Padahal, lanjut Nurhadi, Indonesia telah memiliki Badan Standarisasi Nasional (BSN) yang sebelumnya mengatur terkait batas kadar tar dan nikotin dari produk rokok kretek dan elektrik.
“Kita sudah punya instrumen SNI untuk menjaga standar mutu. Kehadiran regulasi baru justru berpotensi menimbulkan tumpang tindih peraturan dan menciptakan ketidakpastian hukum,” ungkap Nurhadi, dikutip Sabtu (28/2/2026).
Baca Juga: DPR Minta BGN Keluarkan Daftar Hitam untuk Pengelola Dapur MBG Nakal
“Sektor IHT menyerap sekitar enam juta tenaga kerja. Jika standar yang ada diubah secara paksa, industri akan goyah. Ini berarti ancaman kehilangan mata pencaharian bagi jutaan orang,” tambah Nurhadi
Di sisi lain, menurut Nurhadi, wacana pembatasan kadar tar dan nikotin dapat berimbas pada industri tembakau tradisional dan memunculkan potensi masuknya teknologi dari bahan baku impor.

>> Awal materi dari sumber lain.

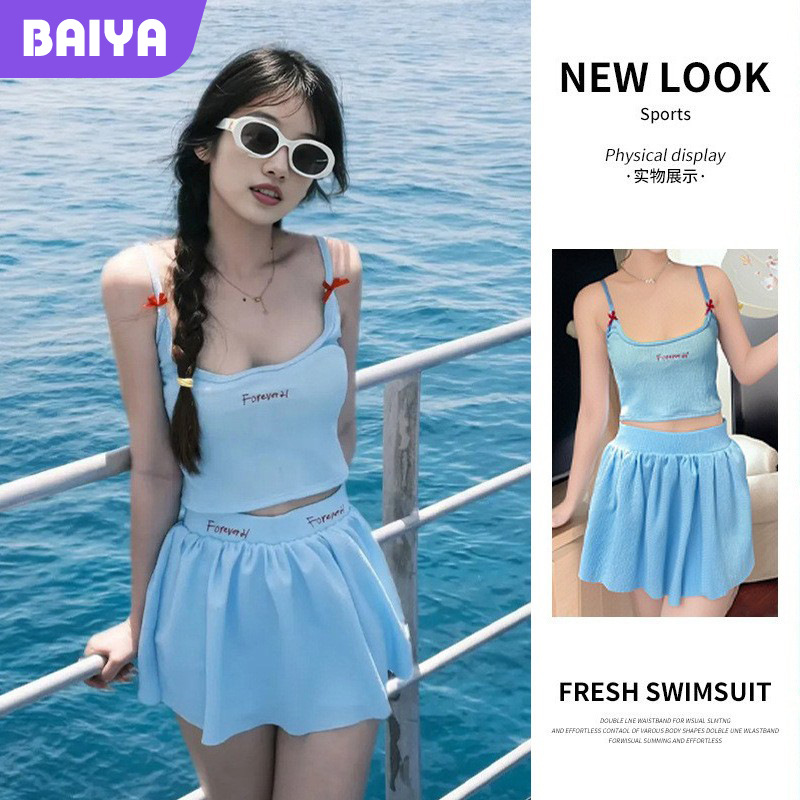 2025 nuevo bikini pequeño pecho recogido para cubrir la carne traje de tres piezas dulce deseo niña traje de baño dividido de alta calidad mujer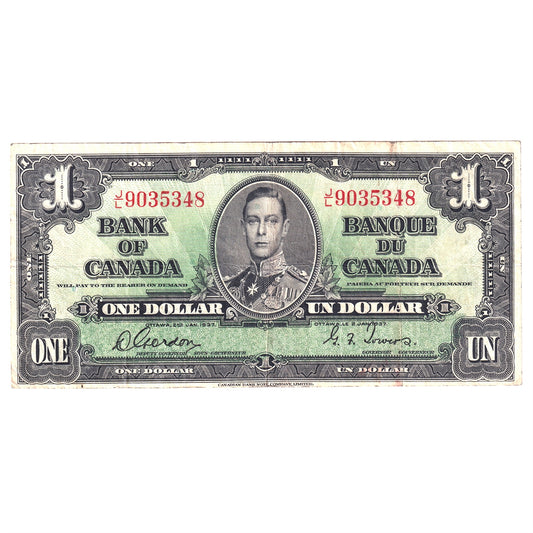 BC-21c 1937 Canada $1 Gordon-Towers, J/L, F-VF (F15)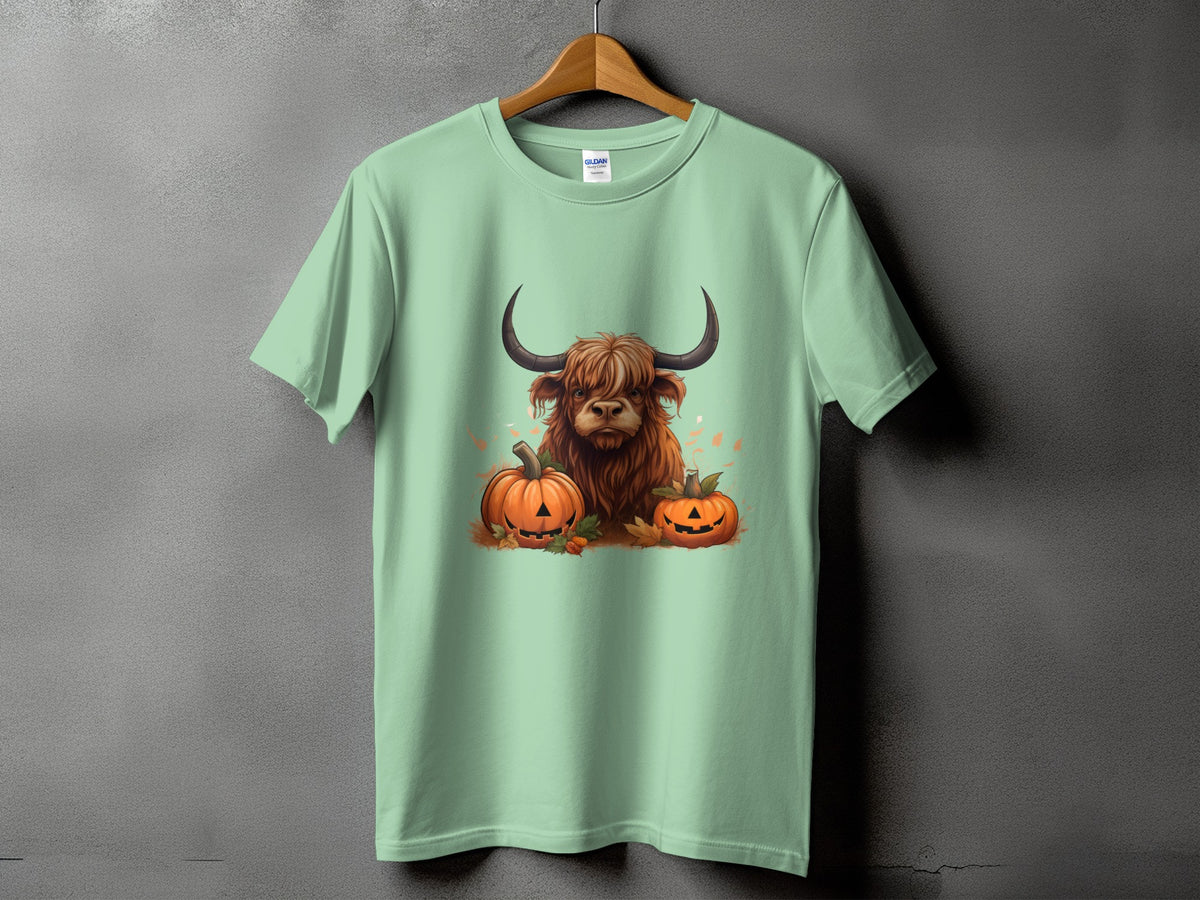 Highland cow with pumpkins and autumn leaves graphic on light green t-shirt.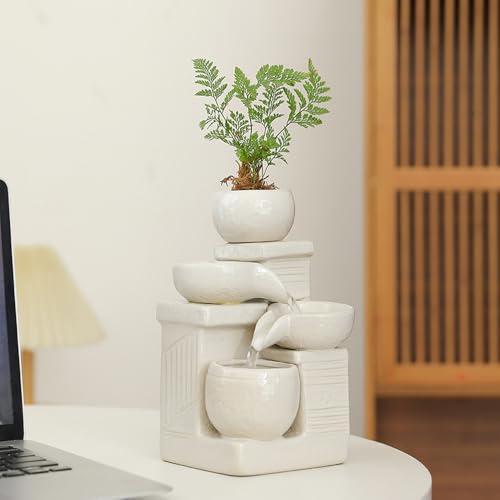 Indoor and Outdoor Tabletop Desktop Fountain Water Feature Home and Garden Ceramic Decoration (White S094)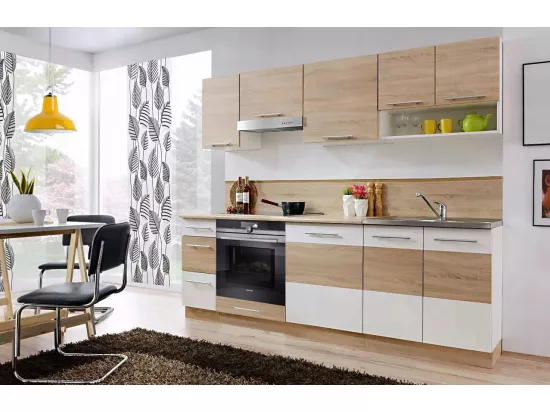 Cuisine LAX 8 éléments - finition BOIS et blanc mat 240 cm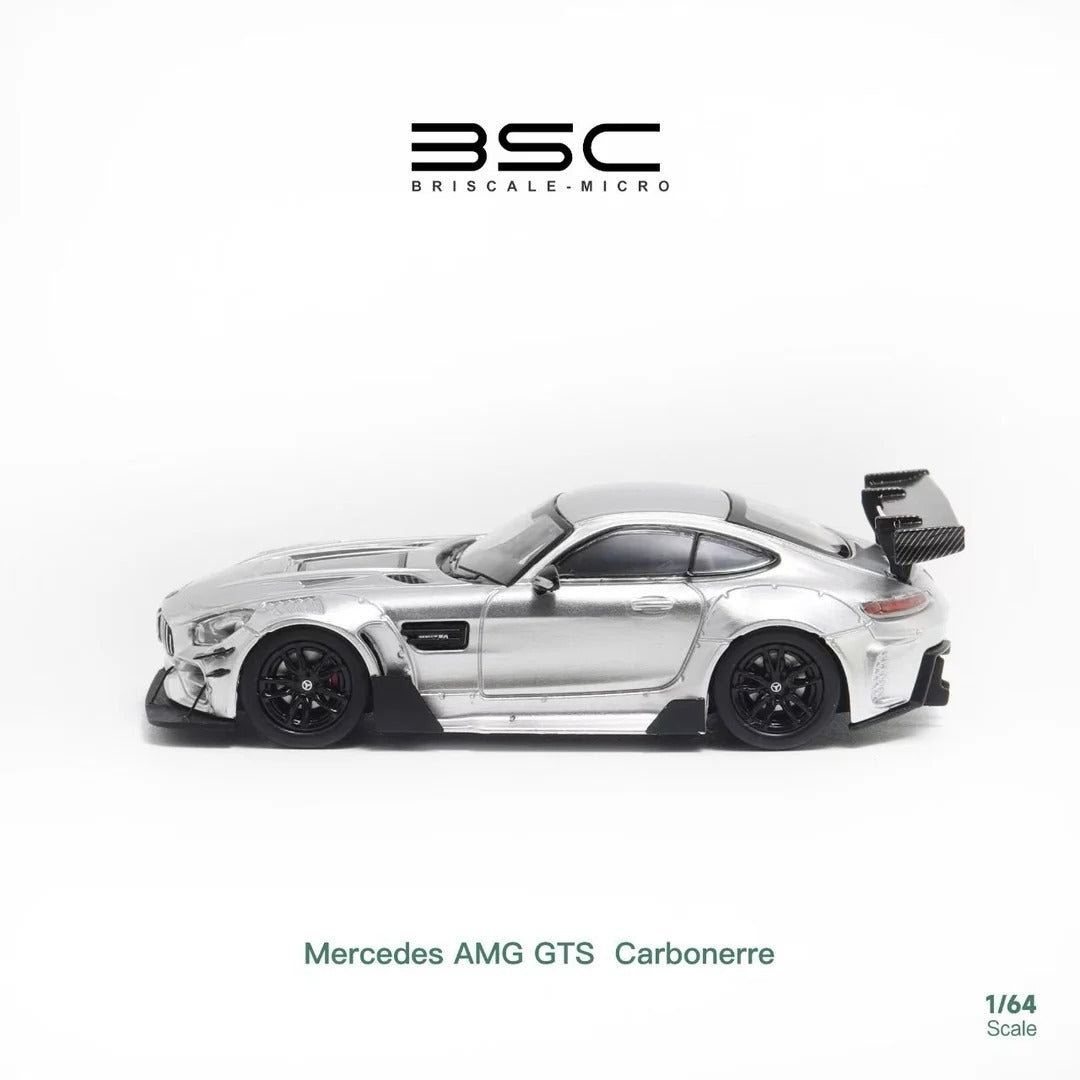 BSC Briscale-Micro Mercedes-AMG GTS Carbonerre Silver Chrome side profile view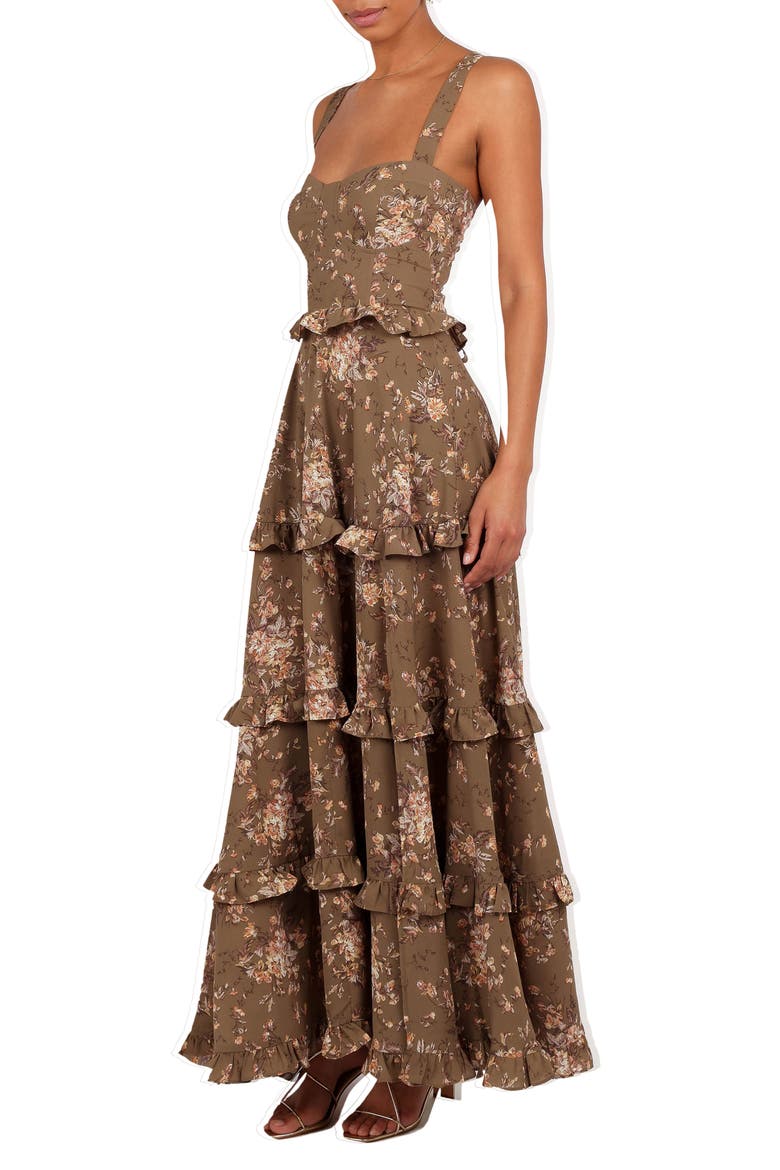 Lillee Tiered Maxi Dress, Alternate, color, OLIVE PRINT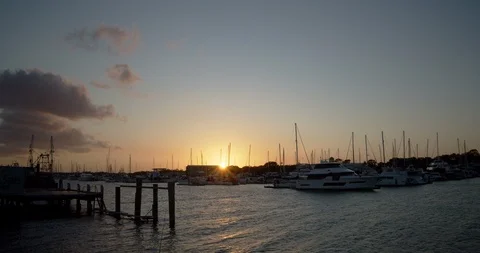 Boat Harbour Sunset Stock Footage 120238483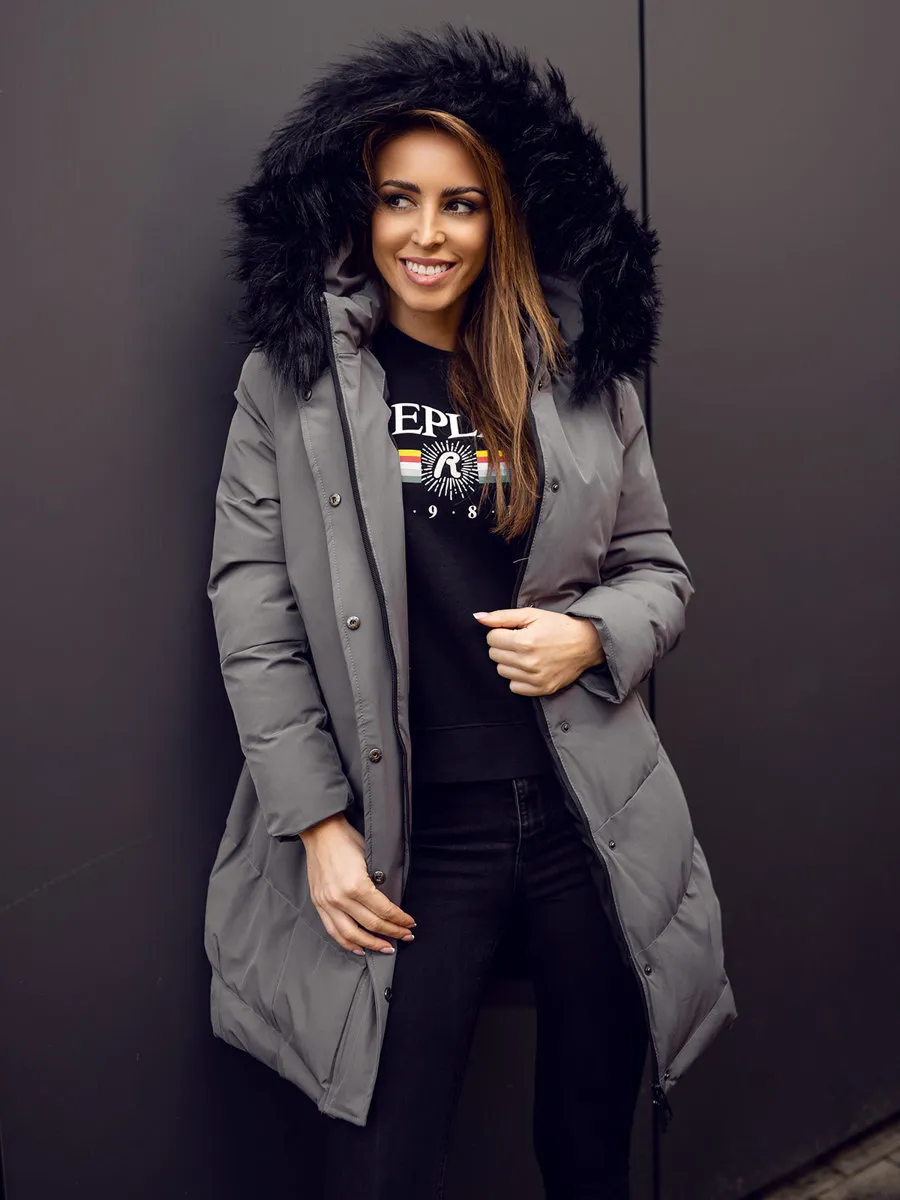 Women's Graphite Quilted Winter Jacket With Hood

Kondisi itu akan berdampak terhadap matinya skala industri rokok tradisional yang digantikan dengan teknologi secara otomatis menyingkirkan penggunaan tenaga kerja manusia.
Okeh karena itu, Nurhadi mendorong pemerintah agar membuka ruang dialog lintas sektor. Hal itu dilakukan agar setiap kebijakan yang diambil memperhitungkan dampak sosial dan ekonomi secara menyeluruh.
“IHT merupakan sektor yang kompleks dan telah memberikan kontribusi besar bagi negara, baik dari sisi penerimaan melalui cukai maupun lapangan pekerjaan,” tutup Nurhadi.